Retail and Dark Stores : Brian Ulrich

June 27 - August 22, 2009


STATEMENT:
COPIA

Plenty, a plentiful supply: now chiefly in L. phrase copia verborum abundance of words, a copious vocabulary. Cf. COPY n. 1c.

I.
a. Plenty, abundance, a copious quantity.


b. Fullness, plentitude. Obs.

c. esp. of language: Copiousness, abundance, fullness, richness. copy of words : = L. copia verborum. Obs.

II. A transcript of reproduction of an original.

In 2001 citizens were encouraged to take to the malls to boost the U.S. economy through shopping, thereby equating consumerism with patriotism. The Copia project, a direct response to that advice, is a long-term photographic examination of the peculiarities and complexities of the consumer-dominated culture in which we live. Through large scale photographs taken within both the big-box retail stores and the thrift shops that house our recycled goods, Copia explores not only the everyday activities of shopping, but the economic, cultural, social, and political implications of commercialism and the roles we play in self-destruction, over-consumption, and as targets of marketing and advertising. By scrutinizing these rituals and their environments, I hope that viewers will evaluate the increasing complexities of the modern world and their own role within it.

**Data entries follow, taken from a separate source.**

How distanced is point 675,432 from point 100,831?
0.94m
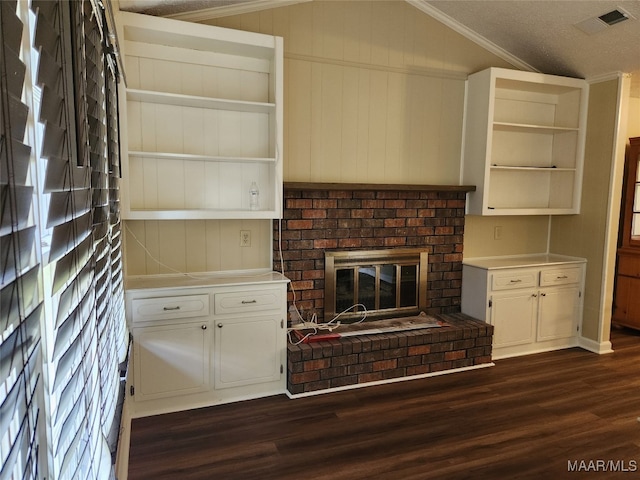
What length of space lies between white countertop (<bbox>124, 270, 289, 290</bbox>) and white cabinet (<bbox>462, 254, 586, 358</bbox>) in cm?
180

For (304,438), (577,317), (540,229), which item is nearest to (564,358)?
(577,317)

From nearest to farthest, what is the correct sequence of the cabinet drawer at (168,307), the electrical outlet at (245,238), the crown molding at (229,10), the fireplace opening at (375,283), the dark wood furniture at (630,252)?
1. the cabinet drawer at (168,307)
2. the crown molding at (229,10)
3. the electrical outlet at (245,238)
4. the fireplace opening at (375,283)
5. the dark wood furniture at (630,252)

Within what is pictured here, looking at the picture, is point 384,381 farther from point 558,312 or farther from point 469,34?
point 469,34

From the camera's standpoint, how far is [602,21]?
10.6 ft

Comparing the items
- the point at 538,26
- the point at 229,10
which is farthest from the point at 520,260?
the point at 229,10

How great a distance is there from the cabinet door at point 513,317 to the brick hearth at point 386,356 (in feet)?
0.82

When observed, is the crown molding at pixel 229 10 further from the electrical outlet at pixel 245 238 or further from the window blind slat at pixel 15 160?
the window blind slat at pixel 15 160

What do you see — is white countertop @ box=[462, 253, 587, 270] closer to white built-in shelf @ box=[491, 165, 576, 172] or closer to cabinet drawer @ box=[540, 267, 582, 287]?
cabinet drawer @ box=[540, 267, 582, 287]

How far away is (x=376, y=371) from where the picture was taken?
333cm

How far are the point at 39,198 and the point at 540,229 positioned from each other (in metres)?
4.70

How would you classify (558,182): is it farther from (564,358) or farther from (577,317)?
(564,358)

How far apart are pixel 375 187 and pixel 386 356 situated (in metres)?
1.33

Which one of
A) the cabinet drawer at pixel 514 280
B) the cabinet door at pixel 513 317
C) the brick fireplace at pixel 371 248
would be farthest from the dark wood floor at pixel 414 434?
the cabinet drawer at pixel 514 280

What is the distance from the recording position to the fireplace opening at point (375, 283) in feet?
11.7
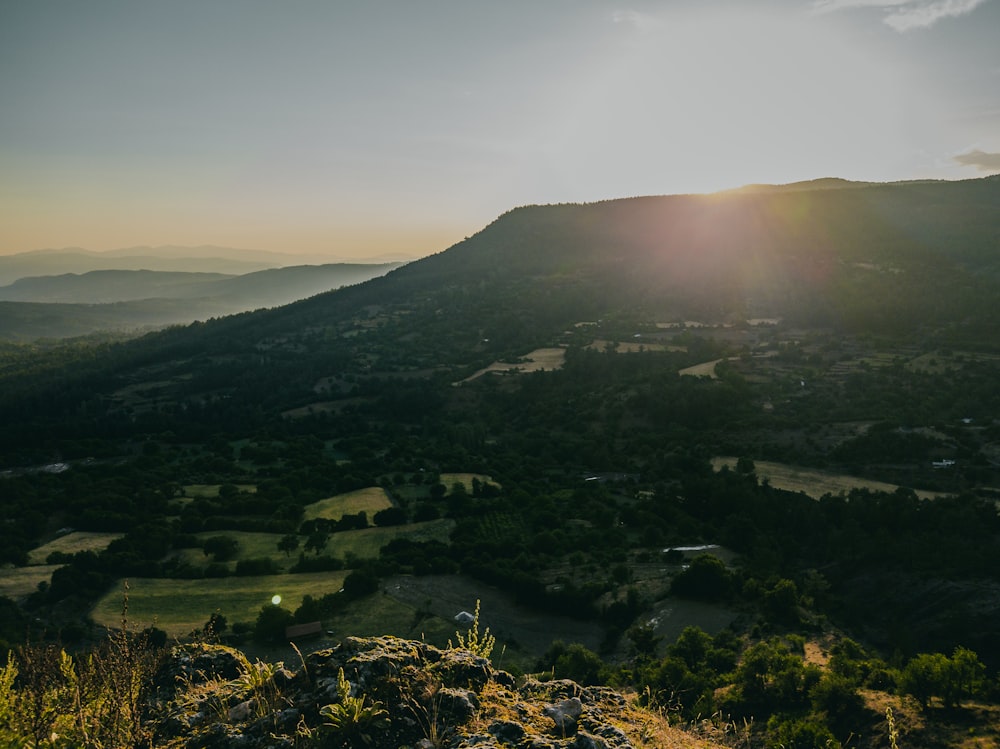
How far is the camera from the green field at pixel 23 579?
47066 mm

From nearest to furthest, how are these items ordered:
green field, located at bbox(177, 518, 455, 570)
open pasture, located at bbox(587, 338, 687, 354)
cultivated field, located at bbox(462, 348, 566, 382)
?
green field, located at bbox(177, 518, 455, 570)
open pasture, located at bbox(587, 338, 687, 354)
cultivated field, located at bbox(462, 348, 566, 382)

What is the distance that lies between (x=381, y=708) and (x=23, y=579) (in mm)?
57492

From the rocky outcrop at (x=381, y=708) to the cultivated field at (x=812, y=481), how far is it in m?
56.4

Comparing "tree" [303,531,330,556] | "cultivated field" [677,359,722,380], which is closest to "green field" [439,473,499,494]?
"tree" [303,531,330,556]

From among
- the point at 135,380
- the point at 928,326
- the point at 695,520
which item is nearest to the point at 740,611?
the point at 695,520

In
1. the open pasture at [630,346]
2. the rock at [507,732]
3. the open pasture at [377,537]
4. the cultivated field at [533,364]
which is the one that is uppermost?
the rock at [507,732]

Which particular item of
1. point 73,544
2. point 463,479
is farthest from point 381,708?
point 73,544

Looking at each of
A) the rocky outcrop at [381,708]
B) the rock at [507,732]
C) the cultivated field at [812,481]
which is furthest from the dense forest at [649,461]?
the rock at [507,732]

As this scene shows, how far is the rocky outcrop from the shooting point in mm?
8070

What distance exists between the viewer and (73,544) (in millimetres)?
59625

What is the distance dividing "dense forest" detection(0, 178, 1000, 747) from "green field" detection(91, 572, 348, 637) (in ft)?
4.80

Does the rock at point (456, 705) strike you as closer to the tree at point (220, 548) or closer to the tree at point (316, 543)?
the tree at point (316, 543)

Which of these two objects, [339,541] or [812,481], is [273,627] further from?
[812,481]

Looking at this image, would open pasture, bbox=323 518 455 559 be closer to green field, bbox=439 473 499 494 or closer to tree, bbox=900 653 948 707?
green field, bbox=439 473 499 494
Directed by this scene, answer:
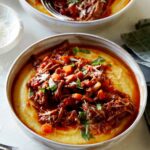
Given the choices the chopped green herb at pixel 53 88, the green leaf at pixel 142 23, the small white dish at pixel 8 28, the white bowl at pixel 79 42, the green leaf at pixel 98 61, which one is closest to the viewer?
the white bowl at pixel 79 42

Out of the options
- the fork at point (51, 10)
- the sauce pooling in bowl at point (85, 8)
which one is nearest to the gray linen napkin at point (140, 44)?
the sauce pooling in bowl at point (85, 8)

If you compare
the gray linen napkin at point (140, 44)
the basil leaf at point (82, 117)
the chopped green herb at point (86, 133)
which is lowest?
the chopped green herb at point (86, 133)

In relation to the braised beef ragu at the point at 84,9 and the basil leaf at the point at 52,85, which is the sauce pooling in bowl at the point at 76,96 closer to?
the basil leaf at the point at 52,85

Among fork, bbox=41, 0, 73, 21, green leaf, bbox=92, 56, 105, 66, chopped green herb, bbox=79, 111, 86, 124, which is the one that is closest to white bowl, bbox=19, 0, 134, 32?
fork, bbox=41, 0, 73, 21

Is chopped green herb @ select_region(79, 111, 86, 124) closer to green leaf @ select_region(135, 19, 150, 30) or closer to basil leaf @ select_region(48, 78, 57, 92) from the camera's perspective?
basil leaf @ select_region(48, 78, 57, 92)

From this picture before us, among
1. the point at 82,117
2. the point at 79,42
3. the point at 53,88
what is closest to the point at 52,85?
the point at 53,88

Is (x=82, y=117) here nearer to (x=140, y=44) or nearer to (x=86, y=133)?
(x=86, y=133)

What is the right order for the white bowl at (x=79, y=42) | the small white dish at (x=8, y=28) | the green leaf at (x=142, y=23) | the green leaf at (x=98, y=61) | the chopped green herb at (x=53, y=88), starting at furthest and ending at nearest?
the green leaf at (x=142, y=23)
the small white dish at (x=8, y=28)
the green leaf at (x=98, y=61)
the chopped green herb at (x=53, y=88)
the white bowl at (x=79, y=42)
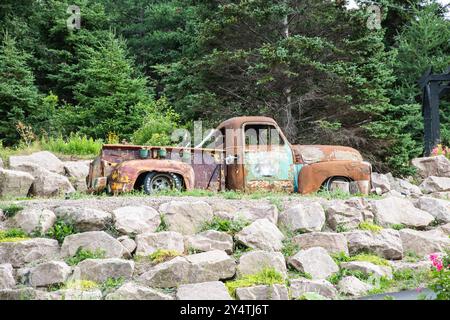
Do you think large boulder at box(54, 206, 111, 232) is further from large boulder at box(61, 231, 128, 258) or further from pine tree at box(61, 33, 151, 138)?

Copia is composed of several chapters, currently Retail, Thrift, Backrooms and currently Dark Stores, Ghostboxes and Dead Malls. These further document notions of social class, excess, and corporate ideologies. By combining photographs taken candidly with a medium-format film camera outfitted with a waist-level viewfinder, and studied compositions taken with a large format camera in thrift shops, I can capture lost excitement and overwhelmed, subsumed moments. The large-scale prints allow the viewer to stop and notice with a distanced perspective familiar places and things. Over time these images take on new meaning, ones anthropological and historical of an affluent society at the dawn of the 21st century. What we buy and what we use up becomes the evidence of our experience of this time.